Personal information
- Full name: Ricardo Garbanzo
- Date of birth: August 26, 1992 (age 33)
- Place of birth: San Jose, Costa Rica
- Height: 1.70 m (5 ft 7 in)
- Position: Forward

Youth career
- 2011–2014: Coastal Carolina Chanticleers

Senior career*
- Years: Team / Apps / (Gls)
- 2014: K-W United / 12 / (1)
- 2015–2017: Charleston Battery / 79 / (9)

= Ricky Garbanzo =

Costa Rican-American soccer player (born 1992)

Ricardo "Ricky" Garbanzo (born August 26, 1992) is a Costa Rican-American soccer player who last played for Charleston Battery in the USL.

==Career==
===College and amateur===
Garbanzo moved to United States at age 7 and grew up in Rock Hill, South Carolina. Garbanzo played soccer at Northwestern High School with future Battery teammate Shawn Ferguson. Garbanzo played college soccer at Coastal Carolina University, making a total of 94 appearances for the Chanticleers and tallying 40 goals and 21 assists.

Garbanzo also played for K-W United FC in the Premier Development League.

===Professional===
On December 31, 2014, it was announced that Garbanzo would take part in Major League Soccer's player combine. However, he went undrafted in the 2015 MLS SuperDraft. Following the draft he joined his hometown club Charleston Battery for training camp and earned a professional contract in March.

On March 21, 2015, he made his professional debut for the Battery in a 3–2 victory over Toronto FC II. During his rookie season Garbanzo became a first choice starter as a second striker behind teammate Dane Kelly, tallying 5 goals and 5 assists in 27 league appearances.
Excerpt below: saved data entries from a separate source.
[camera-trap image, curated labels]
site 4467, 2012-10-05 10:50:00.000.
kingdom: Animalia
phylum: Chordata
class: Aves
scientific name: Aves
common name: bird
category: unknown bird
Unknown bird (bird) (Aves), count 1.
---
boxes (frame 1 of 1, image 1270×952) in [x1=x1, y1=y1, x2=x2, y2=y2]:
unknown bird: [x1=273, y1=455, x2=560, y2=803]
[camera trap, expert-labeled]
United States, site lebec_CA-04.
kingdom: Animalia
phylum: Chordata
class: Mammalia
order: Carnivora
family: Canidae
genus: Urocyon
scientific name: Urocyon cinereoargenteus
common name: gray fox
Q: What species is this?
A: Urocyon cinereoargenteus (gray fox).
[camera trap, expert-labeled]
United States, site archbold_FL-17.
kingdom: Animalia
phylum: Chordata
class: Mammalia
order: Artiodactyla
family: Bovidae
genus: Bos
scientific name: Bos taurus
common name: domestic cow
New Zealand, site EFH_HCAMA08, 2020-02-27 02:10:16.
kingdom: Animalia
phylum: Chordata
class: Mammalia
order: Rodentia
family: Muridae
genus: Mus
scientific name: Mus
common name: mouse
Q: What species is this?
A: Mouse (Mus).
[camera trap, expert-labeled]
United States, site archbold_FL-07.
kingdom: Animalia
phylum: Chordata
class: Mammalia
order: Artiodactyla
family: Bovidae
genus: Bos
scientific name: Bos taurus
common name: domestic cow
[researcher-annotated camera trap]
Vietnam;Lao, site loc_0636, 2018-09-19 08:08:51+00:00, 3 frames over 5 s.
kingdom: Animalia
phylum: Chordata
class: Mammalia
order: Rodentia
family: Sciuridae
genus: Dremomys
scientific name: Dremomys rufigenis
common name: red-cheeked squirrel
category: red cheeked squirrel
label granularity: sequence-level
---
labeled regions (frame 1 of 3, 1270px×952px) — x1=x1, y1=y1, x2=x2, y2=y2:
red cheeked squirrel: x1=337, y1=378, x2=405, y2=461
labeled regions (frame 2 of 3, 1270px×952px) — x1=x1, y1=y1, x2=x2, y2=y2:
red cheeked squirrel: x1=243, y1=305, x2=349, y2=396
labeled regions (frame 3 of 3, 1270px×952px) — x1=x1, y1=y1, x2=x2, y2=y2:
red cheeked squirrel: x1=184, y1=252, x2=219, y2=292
Garbanzo plays as a defensive forward and is known for his hard-working and aggressive style of play, with manager Mike Anhaeuser nicknaming Garbanzo "Tricky Ricky" for his clever running and ability to provoke opponents. Following the season he was voted the club's newcomer of the year by fans.

His contract was not renewed following the 2017 season.